:: Task instructions ::
Leave out each picture. Repeat everything else in the records exactly.

:: Data for processing ::
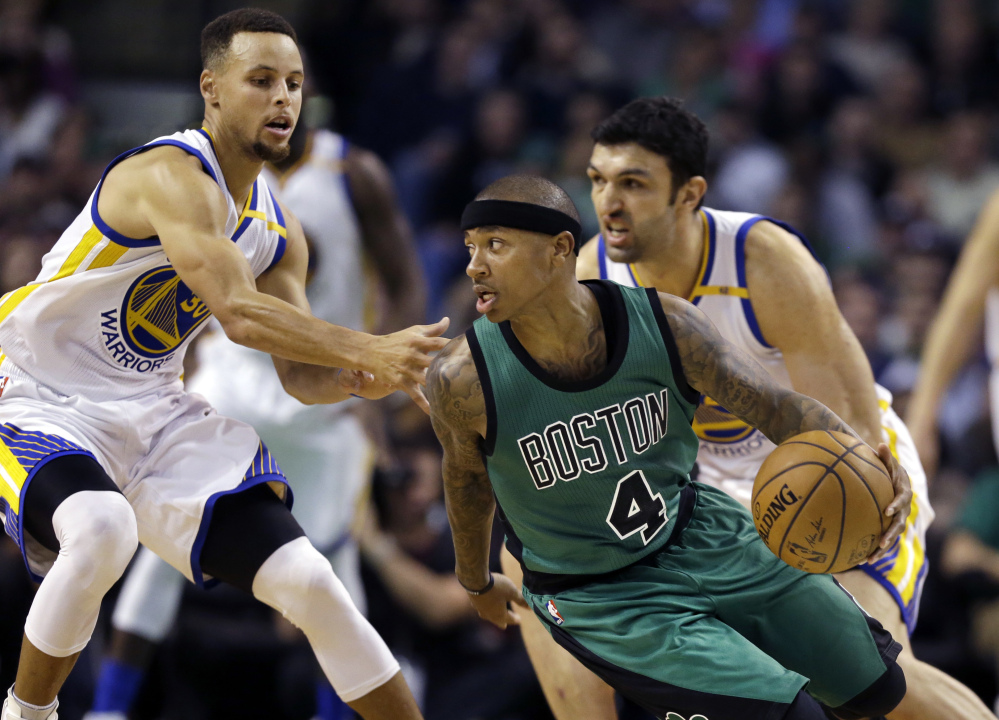 Celtics guard Isaiah Thomas looks for room to drive against Warriors guard Stephen Curry, left, and center Zaza Pachulia in the third quarter.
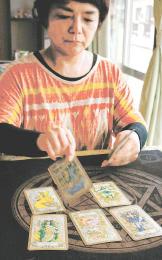 よく交ぜたタロットカードを一枚一枚めくって並べ、未来を占うTOMOさん=仙台市若林区中倉1丁目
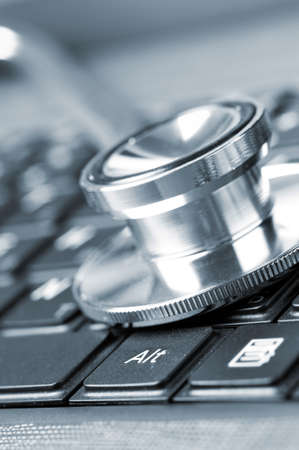 stethoscope on keyboard photo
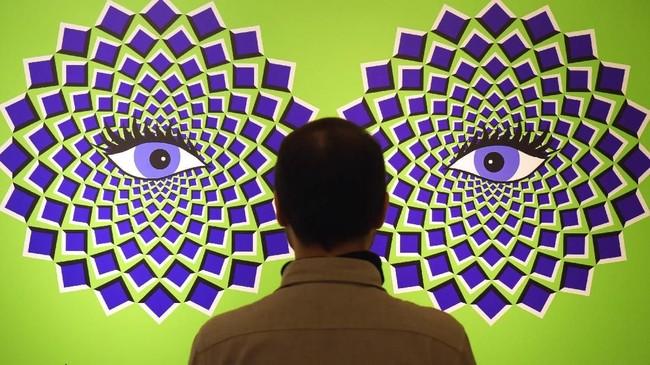 Seorang pria berdiri di depan suatu ilusi optik pada pameran interaktif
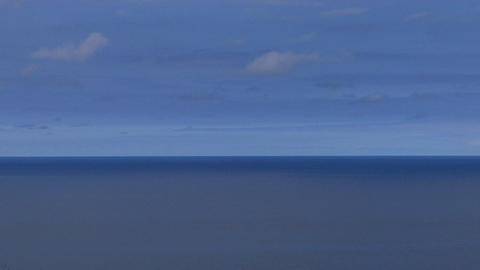 A calm blue sea sits under a blue sky Stock Video Footage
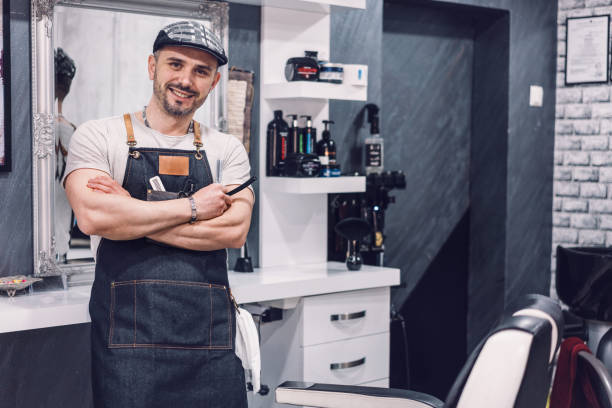 Young attractive barber at his barbershop stock photo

:: Exercise result ::
 Celtics guard Isaiah Thomas looks for room to drive against Warriors guard Stephen Curry, left, and center Zaza Pachulia in the third quarter.
 よく交ぜたタロットカードを一枚一枚めくって並べ、未来を占うTOMOさん=仙台市若林区中倉1丁目
 stethoscope on keyboard photo
 Seorang pria berdiri di depan suatu ilusi optik pada pameran interaktif
 A calm blue sea sits under a blue sky Stock Video Footage
 Young attractive barber at his barbershop stock photo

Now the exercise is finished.